Other sources inside NBC said Banfield promised, in effect, not to do it again and to check her facts before
making public statements in the future. Banfield had criticized NBC in the speech for closing its bureau in Kabul,
Afghanistan, a statement that the network said was untrue. Sources said Shapiro "bawled her out" for what were
perceived as criticisms over the war coverage of all of the networks, including NBC and MSNBC.

In her speech, Banfield said the networks had portrayed the Iraqi war as "glorious and wonderful"
because they had failed to show the bloody horrors  of the battles.

There was no indication whether Shapiro was upset over the entire speech -- Banfield also lambasted
Fox News Channel and MSNBC talk show host Michael Savage -- or just the elements that were
critical of the networks' war coverage.

NBC insiders said few people took Banfield's comments seriously because of  her lack of experience
-- she is largely working for MSNBC these days, and her primetime show on the network failed last
summer. "I don't think people look to Ashleigh Banfield to set the standards of journalism," one person
said about the reaction inside the department. "People were sort of rolling their eyes."

Reporters who have returned from Iraq have defended the networks' lack of  blood-and-guts video,
saying it was impossible to film much of it because of  logistical reasons. They also noted that embedded
reporters did not see action much of the time in Iraq.

"In my situation, I didn't have the occasion to videotape many bodies or anything," said Don Dahler,
an ABC News correspondent embedded in Iraq who was interviewed April 16 after returning to the
United States. "I don't think I would have shied away from shooting dead bodies or injured Americans."

Banfield noted in her speech that Americans never got to see the results of  mortar fire, just the smoke.

But correspondents have said it was impossible to film the damage because tanks and artillery were
firing at targets miles away from them.
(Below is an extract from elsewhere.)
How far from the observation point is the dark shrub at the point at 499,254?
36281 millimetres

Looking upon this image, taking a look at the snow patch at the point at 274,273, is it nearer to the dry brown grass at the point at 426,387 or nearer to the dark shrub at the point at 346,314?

Banfield, who was stationed Stateside during the war, is the first
network journalist to publicly criticize television's coverage of the war.

Correspondents who have returned from the front have all raved about the embedding system that placed
them with troops as well as the overall network coverage of the war.

"On a more macular level, there's some sort of demystification here -- not only for the media but for the
military and what the other institution is about," CBS News correspondent Mark Strassman said after
returning from the war. "This vague process is a new step that will always continue to evolve. And all that's
for the better. They have a story worth telling, and we have a story that we want to tell, and all that is for the good."

Lost in much of the controversy is that Banfield actually had praise for NBC News in her KSU speech,
saying the network had never censored her when she covered the Arab point of view. A major theme
of her speech was that both Americans and Arabs need to be educated about each other's culture and
points of view in order to begin a dialogue that would lead to peace. She said that can't be done if television
networks abandon overseas coverage.

But much of Banfield's criticism was aimed at television audiences who would prefer to watch stories about
murder victims and missing girls than international relations -- unless there is a major crisis.

"It's crucial to our security that you are interested in this," she said. "Because when you are interested,
I can respond. If I put this on right now, you'll turn it off."